Task to carry out:
Go through the records below and return each line that has "over" in it.

Provided records:
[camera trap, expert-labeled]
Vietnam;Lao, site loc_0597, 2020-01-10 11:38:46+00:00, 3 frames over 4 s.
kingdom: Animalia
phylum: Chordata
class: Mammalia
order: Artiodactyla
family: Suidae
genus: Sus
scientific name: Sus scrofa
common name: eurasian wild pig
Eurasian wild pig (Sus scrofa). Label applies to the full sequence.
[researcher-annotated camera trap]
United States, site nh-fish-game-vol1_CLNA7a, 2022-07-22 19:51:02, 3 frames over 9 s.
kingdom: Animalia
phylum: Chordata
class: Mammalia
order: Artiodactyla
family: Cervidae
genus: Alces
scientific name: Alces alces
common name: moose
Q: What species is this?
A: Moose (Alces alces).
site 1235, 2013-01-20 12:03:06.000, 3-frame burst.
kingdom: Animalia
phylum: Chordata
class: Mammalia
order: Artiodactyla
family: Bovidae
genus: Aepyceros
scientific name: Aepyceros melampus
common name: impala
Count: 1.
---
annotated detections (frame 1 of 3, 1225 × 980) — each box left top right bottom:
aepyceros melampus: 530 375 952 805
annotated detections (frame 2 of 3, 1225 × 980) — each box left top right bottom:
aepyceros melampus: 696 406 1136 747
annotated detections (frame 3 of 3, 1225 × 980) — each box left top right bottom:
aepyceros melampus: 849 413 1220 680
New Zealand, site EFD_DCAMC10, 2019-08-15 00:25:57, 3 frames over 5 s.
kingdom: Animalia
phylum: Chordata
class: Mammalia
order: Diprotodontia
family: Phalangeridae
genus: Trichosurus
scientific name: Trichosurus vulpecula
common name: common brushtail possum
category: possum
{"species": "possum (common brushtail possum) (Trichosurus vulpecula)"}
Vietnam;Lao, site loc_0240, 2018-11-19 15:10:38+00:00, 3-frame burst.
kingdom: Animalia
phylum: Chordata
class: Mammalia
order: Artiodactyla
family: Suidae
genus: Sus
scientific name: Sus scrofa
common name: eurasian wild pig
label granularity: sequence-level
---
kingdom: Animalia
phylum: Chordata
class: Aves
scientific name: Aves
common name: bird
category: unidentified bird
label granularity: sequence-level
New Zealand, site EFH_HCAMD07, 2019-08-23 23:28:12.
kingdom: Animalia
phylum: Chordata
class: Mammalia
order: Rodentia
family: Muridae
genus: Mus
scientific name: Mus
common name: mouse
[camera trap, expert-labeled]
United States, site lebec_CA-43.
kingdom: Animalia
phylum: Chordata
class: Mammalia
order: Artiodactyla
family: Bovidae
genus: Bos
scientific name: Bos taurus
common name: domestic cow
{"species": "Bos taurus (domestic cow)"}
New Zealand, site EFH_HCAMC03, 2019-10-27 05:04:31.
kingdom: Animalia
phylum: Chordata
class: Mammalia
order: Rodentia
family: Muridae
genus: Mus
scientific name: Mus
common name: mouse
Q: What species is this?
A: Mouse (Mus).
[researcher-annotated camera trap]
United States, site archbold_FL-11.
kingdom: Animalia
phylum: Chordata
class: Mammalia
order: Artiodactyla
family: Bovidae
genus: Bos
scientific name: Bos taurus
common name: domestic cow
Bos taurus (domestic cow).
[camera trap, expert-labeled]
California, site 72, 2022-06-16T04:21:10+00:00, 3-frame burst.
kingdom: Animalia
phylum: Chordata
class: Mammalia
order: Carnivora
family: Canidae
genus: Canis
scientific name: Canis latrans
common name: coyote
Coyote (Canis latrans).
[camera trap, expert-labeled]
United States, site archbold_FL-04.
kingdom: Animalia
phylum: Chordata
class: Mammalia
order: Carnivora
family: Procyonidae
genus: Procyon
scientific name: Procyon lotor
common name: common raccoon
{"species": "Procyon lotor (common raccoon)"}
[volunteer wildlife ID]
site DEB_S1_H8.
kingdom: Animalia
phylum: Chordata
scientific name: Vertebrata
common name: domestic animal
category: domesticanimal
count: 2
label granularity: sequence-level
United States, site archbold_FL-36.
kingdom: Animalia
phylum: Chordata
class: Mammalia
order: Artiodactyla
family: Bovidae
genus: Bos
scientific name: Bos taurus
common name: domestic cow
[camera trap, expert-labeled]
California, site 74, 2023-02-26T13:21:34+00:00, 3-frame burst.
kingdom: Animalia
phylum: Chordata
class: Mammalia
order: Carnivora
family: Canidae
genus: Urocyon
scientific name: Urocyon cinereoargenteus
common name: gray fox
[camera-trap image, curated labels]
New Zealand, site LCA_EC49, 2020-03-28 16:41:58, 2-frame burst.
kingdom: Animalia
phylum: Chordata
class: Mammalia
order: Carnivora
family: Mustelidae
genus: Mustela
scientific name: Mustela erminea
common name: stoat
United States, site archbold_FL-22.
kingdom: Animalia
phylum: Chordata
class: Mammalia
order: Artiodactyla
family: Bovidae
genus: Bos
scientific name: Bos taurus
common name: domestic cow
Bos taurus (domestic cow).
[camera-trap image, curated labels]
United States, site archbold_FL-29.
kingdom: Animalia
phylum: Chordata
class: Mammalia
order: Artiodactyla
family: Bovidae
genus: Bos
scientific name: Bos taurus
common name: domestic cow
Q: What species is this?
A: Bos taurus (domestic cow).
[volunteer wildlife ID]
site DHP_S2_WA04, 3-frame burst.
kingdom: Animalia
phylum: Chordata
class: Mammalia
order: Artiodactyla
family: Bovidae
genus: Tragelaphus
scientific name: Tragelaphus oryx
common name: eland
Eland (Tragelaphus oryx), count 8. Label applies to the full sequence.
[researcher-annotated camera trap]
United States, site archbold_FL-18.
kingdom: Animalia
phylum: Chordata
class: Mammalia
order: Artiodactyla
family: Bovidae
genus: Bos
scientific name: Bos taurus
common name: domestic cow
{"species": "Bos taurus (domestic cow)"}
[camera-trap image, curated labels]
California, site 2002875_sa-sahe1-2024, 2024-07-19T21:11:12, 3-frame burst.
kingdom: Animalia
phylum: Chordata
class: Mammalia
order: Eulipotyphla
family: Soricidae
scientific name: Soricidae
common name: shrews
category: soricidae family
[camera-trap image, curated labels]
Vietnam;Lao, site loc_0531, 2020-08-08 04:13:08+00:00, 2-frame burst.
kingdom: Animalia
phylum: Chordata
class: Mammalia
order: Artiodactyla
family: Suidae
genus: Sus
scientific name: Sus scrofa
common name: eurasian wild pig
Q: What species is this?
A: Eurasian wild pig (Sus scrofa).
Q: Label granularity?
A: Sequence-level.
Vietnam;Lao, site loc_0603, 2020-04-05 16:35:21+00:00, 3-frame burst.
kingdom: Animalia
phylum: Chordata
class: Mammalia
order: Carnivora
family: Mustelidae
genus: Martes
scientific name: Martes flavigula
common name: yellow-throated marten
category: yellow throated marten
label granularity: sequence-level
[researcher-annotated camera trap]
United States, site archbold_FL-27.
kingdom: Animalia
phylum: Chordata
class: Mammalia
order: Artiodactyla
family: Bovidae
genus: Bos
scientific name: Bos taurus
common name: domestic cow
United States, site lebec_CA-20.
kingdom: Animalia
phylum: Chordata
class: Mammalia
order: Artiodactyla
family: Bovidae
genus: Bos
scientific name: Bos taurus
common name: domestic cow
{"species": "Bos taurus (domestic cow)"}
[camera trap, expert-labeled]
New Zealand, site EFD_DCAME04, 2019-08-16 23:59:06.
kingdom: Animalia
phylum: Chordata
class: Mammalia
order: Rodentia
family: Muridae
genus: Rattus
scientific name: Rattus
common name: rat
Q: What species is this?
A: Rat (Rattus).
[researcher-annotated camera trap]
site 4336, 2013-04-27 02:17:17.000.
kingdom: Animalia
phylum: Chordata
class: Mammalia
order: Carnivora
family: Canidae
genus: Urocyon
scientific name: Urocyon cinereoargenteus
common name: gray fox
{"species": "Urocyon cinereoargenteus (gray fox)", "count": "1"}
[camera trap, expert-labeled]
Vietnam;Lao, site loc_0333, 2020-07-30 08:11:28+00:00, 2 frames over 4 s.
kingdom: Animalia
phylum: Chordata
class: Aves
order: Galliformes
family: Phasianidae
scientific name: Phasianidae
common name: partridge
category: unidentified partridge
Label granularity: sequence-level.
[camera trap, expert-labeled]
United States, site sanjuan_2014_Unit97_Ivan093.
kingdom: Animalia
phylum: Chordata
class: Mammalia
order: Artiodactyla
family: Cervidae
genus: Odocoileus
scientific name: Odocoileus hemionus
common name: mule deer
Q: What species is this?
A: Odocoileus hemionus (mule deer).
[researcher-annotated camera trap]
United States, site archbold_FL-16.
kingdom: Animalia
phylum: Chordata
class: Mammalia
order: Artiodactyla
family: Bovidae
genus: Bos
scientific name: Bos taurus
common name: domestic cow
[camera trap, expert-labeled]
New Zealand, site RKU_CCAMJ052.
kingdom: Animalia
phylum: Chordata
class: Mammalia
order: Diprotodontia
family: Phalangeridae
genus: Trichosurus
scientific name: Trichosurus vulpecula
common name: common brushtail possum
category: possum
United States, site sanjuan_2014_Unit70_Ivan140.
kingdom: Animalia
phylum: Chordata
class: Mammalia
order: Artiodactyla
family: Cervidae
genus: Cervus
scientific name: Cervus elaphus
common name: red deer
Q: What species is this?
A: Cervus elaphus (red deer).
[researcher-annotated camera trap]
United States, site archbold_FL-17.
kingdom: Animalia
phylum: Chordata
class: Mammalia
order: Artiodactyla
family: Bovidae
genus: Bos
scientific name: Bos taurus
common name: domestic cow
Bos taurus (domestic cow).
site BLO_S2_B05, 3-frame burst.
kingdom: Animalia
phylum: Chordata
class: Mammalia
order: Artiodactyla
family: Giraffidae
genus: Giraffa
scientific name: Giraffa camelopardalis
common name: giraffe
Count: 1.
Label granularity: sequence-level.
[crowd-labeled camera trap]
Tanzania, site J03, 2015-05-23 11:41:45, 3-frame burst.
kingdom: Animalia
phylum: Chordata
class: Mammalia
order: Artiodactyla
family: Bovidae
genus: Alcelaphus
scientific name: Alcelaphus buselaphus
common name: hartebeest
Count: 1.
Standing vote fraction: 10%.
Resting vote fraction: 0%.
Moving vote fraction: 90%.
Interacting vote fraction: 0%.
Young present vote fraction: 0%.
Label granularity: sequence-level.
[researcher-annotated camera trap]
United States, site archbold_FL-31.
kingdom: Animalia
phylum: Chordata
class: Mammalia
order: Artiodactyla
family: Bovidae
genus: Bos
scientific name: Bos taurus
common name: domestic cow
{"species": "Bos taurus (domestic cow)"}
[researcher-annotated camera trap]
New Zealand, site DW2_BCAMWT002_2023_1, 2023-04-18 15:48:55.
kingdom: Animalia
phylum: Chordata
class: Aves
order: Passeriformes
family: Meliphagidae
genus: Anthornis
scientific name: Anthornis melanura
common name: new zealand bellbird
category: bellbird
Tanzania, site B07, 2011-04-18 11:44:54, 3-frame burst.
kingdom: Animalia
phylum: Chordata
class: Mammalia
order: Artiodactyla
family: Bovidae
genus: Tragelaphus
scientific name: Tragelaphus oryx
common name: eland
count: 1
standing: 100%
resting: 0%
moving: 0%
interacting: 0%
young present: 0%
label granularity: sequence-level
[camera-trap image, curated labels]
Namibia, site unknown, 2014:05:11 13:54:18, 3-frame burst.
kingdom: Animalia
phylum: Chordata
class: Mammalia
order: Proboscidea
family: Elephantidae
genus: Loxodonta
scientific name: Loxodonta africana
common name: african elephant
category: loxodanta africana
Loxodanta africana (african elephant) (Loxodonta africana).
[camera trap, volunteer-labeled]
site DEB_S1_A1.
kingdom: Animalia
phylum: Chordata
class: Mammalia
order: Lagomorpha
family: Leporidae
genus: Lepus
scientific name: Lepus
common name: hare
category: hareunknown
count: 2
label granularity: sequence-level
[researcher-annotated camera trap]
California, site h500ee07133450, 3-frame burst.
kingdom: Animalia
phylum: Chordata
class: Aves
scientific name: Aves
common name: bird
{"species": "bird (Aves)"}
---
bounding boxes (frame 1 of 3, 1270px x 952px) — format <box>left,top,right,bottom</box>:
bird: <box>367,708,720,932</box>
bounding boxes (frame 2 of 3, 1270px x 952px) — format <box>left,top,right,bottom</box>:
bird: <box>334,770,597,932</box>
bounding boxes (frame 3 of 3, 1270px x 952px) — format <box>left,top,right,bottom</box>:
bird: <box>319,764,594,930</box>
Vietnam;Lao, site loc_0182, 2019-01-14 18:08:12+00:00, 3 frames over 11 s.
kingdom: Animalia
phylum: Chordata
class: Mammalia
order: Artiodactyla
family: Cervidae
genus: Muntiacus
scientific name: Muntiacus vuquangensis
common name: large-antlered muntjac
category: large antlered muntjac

Solution to the problem:
Vietnam;Lao, site loc_0597, 2020-01-10 11:38:46+00:00, 3 frames over 4 s.
United States, site nh-fish-game-vol1_CLNA7a, 2022-07-22 19:51:02, 3 frames over 9 s.
New Zealand, site EFD_DCAMC10, 2019-08-15 00:25:57, 3 frames over 5 s.
Vietnam;Lao, site loc_0333, 2020-07-30 08:11:28+00:00, 2 frames over 4 s.
Vietnam;Lao, site loc_0182, 2019-01-14 18:08:12+00:00, 3 frames over 11 s.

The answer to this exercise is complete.